How to bluff your way through... AUTOBIOGRAPHY

In 1809, Isaac D’Israeli wrote, ‘if the populous of writers become thus querulous after fame (to which they have no pretensions) we shall expect to see an epidemical rage for auto-biography break out.’ 200 years later, and Jordan/Katie Price has already published four different autobiographies. Was D’Israeli right? I have never read Price’s work, so it would be unfair to call her books soulless, worthless artefacts of a fame-hungry, talentless attention-vacuum. But these autobiographies turn some truly amazing people into quality literature.

Boys and their Tales of Childhood

The critic Clive James brings all the wit of his newspaper columns to his own life in his Unreliable Memoirs. His childhood in post-war, suburban Sydney is startlingly honest and surprisingly captivating. Not only that, but his autobiography is undeniably, irresistibly hilarious. If you can’t stop laughing, he has written four more volumes.

Roald Dahl understood children like no other author. Boy: Tales of Childhood is technically written for his younger audience, but, for his grown-up fans, it not only describes his early life, but transports you back into the mind that created gigantic flying peaches and Big Friendly Giants.

Also recommended: My Family and Other Animals, Gerald Durrell

Fictionalized Tales

In the introduction to Oranges Are Not the Only Fruit, Jeanette Winterson writes, ‘Is Oranges an autobiographical novel? No not at all and yes of course.’ There is nothing straightforward about her story of a girl, also Jeanette, coming-out to her evangelical church community. She stretches the truth into art, inserting rewritten fairy tales and structuring her life like the Bible, yet there is a sincere, honest heart to the fictionalized novel.

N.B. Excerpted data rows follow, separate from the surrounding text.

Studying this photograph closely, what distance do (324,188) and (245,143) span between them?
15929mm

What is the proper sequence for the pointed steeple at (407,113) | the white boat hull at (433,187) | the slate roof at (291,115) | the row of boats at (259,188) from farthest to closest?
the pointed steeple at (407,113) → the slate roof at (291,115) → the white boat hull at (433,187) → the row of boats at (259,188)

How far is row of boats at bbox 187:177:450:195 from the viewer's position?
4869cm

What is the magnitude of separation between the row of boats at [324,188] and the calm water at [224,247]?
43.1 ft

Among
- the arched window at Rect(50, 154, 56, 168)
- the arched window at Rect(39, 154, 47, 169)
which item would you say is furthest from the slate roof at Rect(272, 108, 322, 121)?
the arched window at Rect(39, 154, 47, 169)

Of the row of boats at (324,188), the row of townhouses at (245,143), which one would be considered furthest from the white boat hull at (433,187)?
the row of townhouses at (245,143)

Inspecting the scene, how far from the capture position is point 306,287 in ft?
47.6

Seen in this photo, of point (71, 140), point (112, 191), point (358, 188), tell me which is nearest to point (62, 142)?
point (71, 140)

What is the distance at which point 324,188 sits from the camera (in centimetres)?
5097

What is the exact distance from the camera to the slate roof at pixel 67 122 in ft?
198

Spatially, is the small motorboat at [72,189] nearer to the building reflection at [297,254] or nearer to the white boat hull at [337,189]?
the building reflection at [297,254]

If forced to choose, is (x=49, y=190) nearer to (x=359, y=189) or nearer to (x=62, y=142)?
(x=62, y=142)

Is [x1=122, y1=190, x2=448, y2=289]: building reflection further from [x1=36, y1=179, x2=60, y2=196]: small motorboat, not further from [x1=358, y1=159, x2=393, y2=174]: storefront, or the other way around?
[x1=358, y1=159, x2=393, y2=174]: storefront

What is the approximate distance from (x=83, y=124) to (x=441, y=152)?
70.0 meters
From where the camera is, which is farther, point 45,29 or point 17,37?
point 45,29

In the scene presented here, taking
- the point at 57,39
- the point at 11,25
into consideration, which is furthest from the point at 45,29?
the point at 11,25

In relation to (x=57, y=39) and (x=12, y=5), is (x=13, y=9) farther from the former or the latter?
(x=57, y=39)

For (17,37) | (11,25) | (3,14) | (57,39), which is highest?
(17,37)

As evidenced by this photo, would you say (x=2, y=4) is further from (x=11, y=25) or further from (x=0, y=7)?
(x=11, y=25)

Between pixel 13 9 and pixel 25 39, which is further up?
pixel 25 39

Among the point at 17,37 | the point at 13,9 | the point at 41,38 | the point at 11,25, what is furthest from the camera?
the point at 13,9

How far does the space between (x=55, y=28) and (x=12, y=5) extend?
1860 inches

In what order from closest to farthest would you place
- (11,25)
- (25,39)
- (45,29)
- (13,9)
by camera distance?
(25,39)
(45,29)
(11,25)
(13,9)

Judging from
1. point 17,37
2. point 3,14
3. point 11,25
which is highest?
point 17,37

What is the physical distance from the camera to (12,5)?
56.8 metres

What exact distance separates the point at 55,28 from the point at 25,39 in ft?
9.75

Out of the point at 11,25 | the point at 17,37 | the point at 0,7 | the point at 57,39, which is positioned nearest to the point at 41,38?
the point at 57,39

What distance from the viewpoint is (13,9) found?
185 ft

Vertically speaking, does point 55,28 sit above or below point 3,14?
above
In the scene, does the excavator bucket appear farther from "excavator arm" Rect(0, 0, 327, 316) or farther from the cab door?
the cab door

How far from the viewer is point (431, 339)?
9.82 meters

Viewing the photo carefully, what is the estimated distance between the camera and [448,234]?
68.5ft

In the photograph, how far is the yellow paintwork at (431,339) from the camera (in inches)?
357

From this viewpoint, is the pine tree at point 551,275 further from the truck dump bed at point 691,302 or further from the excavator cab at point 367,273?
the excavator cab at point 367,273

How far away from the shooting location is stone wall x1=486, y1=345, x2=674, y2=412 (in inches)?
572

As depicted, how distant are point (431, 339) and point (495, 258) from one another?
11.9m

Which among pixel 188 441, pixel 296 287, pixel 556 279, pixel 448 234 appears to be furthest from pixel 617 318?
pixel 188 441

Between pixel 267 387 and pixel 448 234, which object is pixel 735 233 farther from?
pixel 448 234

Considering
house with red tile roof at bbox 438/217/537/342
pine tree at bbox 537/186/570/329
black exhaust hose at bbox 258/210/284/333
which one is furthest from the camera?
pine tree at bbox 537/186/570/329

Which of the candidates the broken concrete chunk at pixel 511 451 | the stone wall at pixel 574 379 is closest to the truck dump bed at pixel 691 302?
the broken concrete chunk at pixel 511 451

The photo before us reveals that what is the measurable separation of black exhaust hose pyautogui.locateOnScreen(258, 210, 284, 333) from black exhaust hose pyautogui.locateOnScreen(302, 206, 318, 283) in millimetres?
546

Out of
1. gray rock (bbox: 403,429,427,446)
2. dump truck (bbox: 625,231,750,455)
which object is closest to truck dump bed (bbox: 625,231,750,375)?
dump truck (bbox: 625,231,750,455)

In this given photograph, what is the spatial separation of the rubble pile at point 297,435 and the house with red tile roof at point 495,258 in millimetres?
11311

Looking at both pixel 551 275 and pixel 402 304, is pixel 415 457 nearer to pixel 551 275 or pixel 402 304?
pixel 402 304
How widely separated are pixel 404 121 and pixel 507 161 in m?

Semi-autobiographical works are the ultimate incarnation of ‘writing what you know’ and there are countless such novels. Some noteworthy examples include: Sons and Lovers, D. H. Lawrence, David Copperfield, Charles Dickens; The Bell Jar, Sylvia Plath.

Untold Tales

We know almost nothing about Shakespeare. He did not write an autobiography. The next best thing, however, is Bill Bryson’s Shakespeare: The World as a Stage, which entertainingly skips through what we can puzzle out about the legendary writer.

Claire Tomalin is the queen of literary biographies. Jane Austen may have had a dull life on the surface, but Tomalin brings out the sharp intelligence that makes Austen one of the best-loved authors in the English language.


This article orginally appeared in Epigram (Issue 237, 21/03/2011, p. 20).

1 comment:

  1. Another well-written column Ms Cawse. Epigram is lucky to have you.

    At some point, I'll swap you 'Oranges Are Not The Only Fruit' for 'The Passion' (which I'm fairly sure isn't autobiographical, though it does make me want to go to Venice).